Une nation, c’est d’abord un territoire, et qu’est-ce que le territoire russe, sinon « une immensité sans abri » et « l’inhumaine étendue de sa steppe » ? (p.7) ; c’est aussi la température d’une sorte de matrice commune, et ici, un « froid hostile » auquel est abandonné le consentement de celui qui vient y naître, et dont toujours témoigneront « les profondeurs paniques de sa culture » ? Une nation est aussi, et surtout, dit l’auteur, de manière surprenante et décisive, une voix, une expression singulière qui avance adossée au fond inarticulé des choses, comme celle de l’homme russe qui « a dû retrouver en lui le grand silence d’où montent les images » (p. 8) – comme celui d’où a émergé l’icône de la Trinité d’Andréi Roublev (qui orne la couverture de l’ouvrage).
Luc Bouvier veut en effet montrer, sur l’exemple de la civilisation russe, qu’une nation est d’abord une voix (le « concert des nations » sera donc réalité moins instrumentale que vocale !). Cette idée – qu’une nation a d’abord le style lyrique d’un sujet collectif, ou qu’elle est la constante métamorphose historique d’une voix primordiale – est neuve et belle. Parce qu’elle éclaire autant sur la nation que sur la voix, en proposant comme leur source commune une vocation inspirée.
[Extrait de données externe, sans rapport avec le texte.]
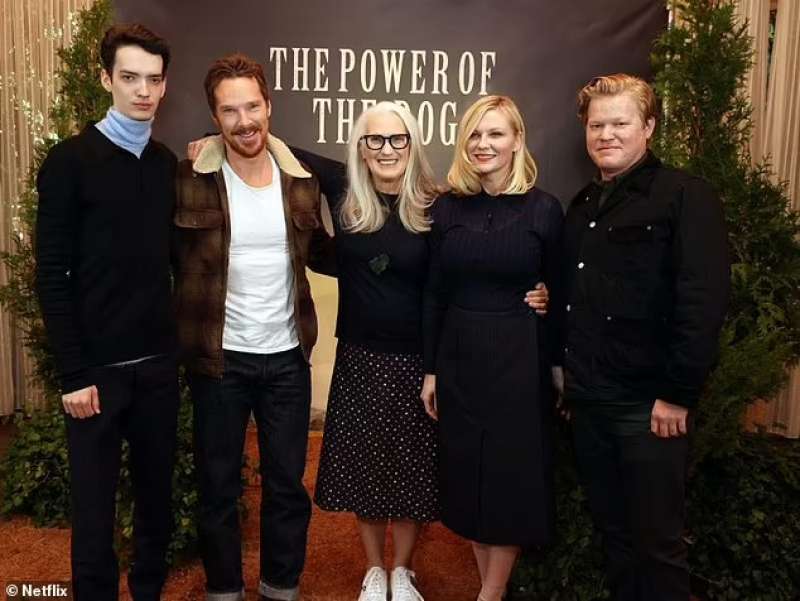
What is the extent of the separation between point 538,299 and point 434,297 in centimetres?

Ainsi l’auteur illustre-t-il la position centrale, la situation centrale de compositeur de la vie, qu’occupe, selon lui, Chostakovitch :
« Composer, c’est saisir les métamorphoses de la voix. Cela suppose, d’abord, d’avoir unifié en soi-même la voix personnelle et la voix nationale. Chostakovitch est en relation permanente avec lui-même, mais il est aussi la voix de la Russie au vingtième siècle, et la voix de l’orthodoxie athée. (…) Le compositeur pense parce qu’il donne une interprétation musicale d’une situation pulsionnelle de la vie sur Terre » (p. 137-8)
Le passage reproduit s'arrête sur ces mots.